Sansec alerted each of the affected merchants.

How the attack works

PrestaShop ships with an install directory (/install/ in release builds, /install-dev/ in development builds) that contains the full installation wizard. When it remains accessible, an attacker can walk through the entire installer without any authentication.

In install-dev/controllers/http/process.php:

if (Tools::getValue('generateSettingsFile')) {
    $this->processGenerateSettingsFile();
}

This function writes app/config/parameters.php with database credentials from the installer session. Nothing prevents this from running on an already-installed shop. The ?step=process URL parameter lets an attacker force this step directly, bypassing step progression.

The installer accepts external MySQL credentials via dbServer, dbName, dbLogin, and dbPassword request parameters, so anyone can point the shop to an arbitrary database. From there, the installer populates a fresh PrestaShop instance with a new admin account.

PrestaShop does display a warning on the admin login page when the /install directory exists, replacing the login form with a message to delete it. However, this check only looks for /install, not /install-dev. And even when it does trigger, the gate only affects the rendered page: authentication itself can still be completed without the form being displayed.

Admin access leads to code execution: PrestaShop's module installer calls eval() on override files during module upload. After installing a webshell, the database config can be swapped back to the original credentials, giving access to all customer data.

Symfony Profiler exposure

Another 15 stores exposed the Symfony Profiler, which is enabled when PrestaShop runs in debug mode. The profiler is served under the admin path (/admin-dev/_profiler/ in development builds, /admin[random]/_profiler/ in production). Since production installs randomize the admin folder name, these are harder to discover, but the default /admin-dev/ path is trivially guessable.

The profiler records every request to the application, including requests from logged-in admin users. Each profiled request exposes its full session data, including the session cookie in plain text. It also exposes database credentials, application secrets, and internal routes.

PrestaShop's bug bounty is paused

PrestaShop has recently shut down their bug bounty program. The page now reads: "The program is currently paused. Please report security issues to security-core@prestashop.com instead."

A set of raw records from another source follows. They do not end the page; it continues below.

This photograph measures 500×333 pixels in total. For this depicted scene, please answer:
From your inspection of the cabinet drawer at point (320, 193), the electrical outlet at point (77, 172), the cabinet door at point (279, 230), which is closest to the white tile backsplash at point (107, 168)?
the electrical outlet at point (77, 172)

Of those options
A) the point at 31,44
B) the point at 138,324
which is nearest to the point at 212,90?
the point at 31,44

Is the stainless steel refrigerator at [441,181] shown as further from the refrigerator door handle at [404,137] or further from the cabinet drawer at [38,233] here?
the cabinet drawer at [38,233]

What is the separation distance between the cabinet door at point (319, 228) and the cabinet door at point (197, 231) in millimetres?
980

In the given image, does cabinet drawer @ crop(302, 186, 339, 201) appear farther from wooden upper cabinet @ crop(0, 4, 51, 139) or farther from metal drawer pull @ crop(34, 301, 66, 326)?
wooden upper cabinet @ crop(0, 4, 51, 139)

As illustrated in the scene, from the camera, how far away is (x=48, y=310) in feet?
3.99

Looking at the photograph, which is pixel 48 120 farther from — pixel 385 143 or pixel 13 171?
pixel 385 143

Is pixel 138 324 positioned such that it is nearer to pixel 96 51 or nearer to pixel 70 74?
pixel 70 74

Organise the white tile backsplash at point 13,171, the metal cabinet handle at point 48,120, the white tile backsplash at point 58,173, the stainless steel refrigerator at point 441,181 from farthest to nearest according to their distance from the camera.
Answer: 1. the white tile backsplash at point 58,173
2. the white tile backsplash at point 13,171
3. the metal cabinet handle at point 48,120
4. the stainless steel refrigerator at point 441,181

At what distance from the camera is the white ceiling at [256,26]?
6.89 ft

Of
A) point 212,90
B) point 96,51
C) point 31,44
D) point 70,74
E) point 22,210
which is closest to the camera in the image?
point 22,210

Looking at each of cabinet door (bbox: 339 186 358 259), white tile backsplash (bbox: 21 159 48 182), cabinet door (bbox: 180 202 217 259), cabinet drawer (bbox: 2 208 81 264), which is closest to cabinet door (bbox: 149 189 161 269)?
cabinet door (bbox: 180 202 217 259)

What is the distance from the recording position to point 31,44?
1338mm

While these findings are configuration errors rather than software vulnerabilities, the absence of an active bounty program leaves less incentive for researchers to report issues they find in the wild.

Recommendations

  1. Delete the install directory: Remove /install-dev/ (and /install/) from your production server entirely.
  2. Disable debug mode: Set _PS_MODE_DEV_ to false in config/defines.inc.php to disable the Symfony Profiler and other debug tools.
  3. Scan for compromise: If your store had either of these directories exposed, run eComscan to check for backdoors, webshells, and other signs of compromise.